Melihat Sinto berdiri. Bu Evelin pun berkata, "John. Kamu kalah selangkah lagi darinya. Berhati-hatilah kamu John. Bisa-bisa rangking satu kamu di kelas dan rangking satu umummu, akan di rebut olehnya." Ucap Bu Evelin sambil tersenyum.
"Memang sepertinya sih begitu. Aku harus bersiap-siap melepaskan mahkotaku kepadanya." Ucap John sambil berjalan menuju Bu Evelin. Ia memberikan hasil jawabannya kepada Wali kelas itu.
Bu Evelin membaca sekilas jawaban kedua siswanya itu.

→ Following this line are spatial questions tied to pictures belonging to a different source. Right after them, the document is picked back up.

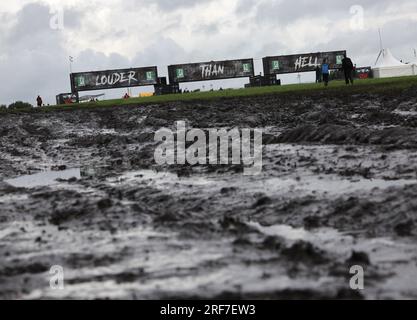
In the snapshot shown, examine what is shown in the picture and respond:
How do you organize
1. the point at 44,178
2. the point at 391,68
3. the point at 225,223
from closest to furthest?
the point at 225,223, the point at 44,178, the point at 391,68

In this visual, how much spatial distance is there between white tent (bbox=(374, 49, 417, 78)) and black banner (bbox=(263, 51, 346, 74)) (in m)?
4.64

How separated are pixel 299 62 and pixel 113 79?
19.2 metres

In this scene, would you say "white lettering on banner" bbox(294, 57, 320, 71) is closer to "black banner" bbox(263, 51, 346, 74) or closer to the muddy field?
"black banner" bbox(263, 51, 346, 74)

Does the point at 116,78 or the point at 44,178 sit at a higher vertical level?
the point at 116,78

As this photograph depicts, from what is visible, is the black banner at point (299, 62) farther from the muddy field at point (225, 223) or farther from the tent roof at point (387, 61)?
the muddy field at point (225, 223)

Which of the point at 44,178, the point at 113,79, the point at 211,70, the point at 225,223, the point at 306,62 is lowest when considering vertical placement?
the point at 225,223

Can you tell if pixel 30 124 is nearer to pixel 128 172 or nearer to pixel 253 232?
pixel 128 172

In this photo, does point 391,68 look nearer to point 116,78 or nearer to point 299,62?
point 299,62

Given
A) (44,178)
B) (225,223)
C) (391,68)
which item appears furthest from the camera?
(391,68)

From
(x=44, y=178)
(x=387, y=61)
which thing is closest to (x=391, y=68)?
(x=387, y=61)

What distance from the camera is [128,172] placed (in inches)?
556

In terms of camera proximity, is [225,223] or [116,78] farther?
[116,78]

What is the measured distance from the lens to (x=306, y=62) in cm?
7469
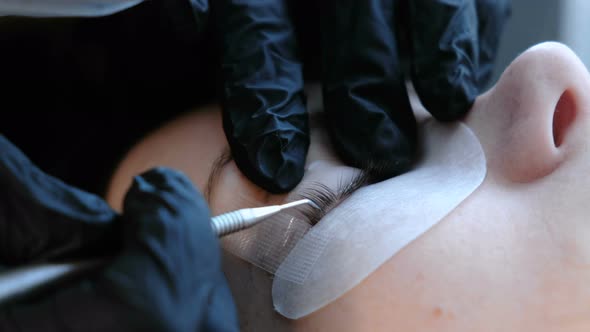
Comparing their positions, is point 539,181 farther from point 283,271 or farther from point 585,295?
point 283,271

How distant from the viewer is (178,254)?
0.43m

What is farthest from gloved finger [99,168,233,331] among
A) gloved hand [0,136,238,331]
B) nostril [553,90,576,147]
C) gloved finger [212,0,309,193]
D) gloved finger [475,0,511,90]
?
gloved finger [475,0,511,90]

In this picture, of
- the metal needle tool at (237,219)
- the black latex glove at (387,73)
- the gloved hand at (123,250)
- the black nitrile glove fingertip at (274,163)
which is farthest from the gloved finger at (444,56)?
the gloved hand at (123,250)

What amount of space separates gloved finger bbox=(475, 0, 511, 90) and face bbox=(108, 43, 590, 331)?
0.71ft

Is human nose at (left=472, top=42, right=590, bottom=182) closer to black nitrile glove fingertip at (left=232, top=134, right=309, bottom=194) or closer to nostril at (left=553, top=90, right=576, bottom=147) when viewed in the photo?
nostril at (left=553, top=90, right=576, bottom=147)

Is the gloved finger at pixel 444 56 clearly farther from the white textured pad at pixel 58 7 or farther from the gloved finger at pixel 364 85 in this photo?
the white textured pad at pixel 58 7

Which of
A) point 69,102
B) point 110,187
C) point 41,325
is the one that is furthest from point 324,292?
point 69,102

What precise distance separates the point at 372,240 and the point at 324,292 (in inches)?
3.2

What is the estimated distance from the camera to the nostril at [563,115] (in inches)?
26.0

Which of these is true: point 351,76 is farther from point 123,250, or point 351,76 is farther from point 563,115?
point 123,250

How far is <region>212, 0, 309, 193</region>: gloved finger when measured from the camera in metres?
0.73

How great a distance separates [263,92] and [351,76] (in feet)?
0.47

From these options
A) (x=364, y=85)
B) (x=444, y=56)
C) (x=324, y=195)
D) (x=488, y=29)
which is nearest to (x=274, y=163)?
(x=324, y=195)

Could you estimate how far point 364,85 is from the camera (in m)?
0.79
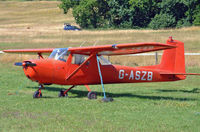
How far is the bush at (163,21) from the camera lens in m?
58.3

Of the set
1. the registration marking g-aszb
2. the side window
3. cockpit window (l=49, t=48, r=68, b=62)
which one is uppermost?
cockpit window (l=49, t=48, r=68, b=62)

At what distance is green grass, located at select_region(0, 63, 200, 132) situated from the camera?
29.6 ft

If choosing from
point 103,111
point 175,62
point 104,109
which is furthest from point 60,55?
point 175,62

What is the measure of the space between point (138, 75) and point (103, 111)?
4102mm

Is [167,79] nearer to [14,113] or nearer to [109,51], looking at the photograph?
[109,51]

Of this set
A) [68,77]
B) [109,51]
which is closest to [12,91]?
[68,77]

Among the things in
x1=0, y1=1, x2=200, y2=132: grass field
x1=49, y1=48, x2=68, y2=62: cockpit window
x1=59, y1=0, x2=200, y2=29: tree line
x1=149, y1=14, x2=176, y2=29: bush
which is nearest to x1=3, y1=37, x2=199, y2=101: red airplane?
x1=49, y1=48, x2=68, y2=62: cockpit window

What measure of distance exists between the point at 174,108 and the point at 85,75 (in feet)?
12.1

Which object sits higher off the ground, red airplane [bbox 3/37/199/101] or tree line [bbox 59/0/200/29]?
red airplane [bbox 3/37/199/101]

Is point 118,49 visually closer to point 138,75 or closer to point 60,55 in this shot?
point 138,75

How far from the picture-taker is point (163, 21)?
58.3 meters

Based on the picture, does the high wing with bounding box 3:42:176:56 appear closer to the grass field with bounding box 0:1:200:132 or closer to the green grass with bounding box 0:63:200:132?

"Jawaban kalian untuk hasil akhirnya sama. tapi cara penyelesaiannya beda. Apakah ada yang beda lagi cara menjawab soal dari ibu?" tanya Bu Evelin sambil matanya memandang ke arah murid-muridnya yang lain.
Tak lama kemudian bangkit berdiri seorang siswi. Dengan malu-malu siswi itu bergegas mendekati Bu Evelin sambil memberikan kertas jawabannya itu.
Bu Evelin menerimanya, sambil berkata, "Nana. Ibu tahu selama ini kamu belajar dengan keras. Semoga tebakan ibu tidak meleset ya."
Siswi yang di panggil Nana itu hanya mengangguk saja.
Kemudian wali kelasnya itu membacanya dengan cepat, lalu ia tersenyum puas.
Sambil bangkit berdiri dari tempat duduknya. Ia berkata kepada seluruh siswa, "Untuk sementara ini, mereka bertiga akan mewakili kelas kita untuk seleksi lomba internasional."
Mendengar perkataan Bu Evelin semua siswa bertepuk tangan untuk mereka bertiga. Khususnya terlihat di wajah Nana yang terlihat sangat puas. Sedangkan Sinto dan John terlihat biasa saja.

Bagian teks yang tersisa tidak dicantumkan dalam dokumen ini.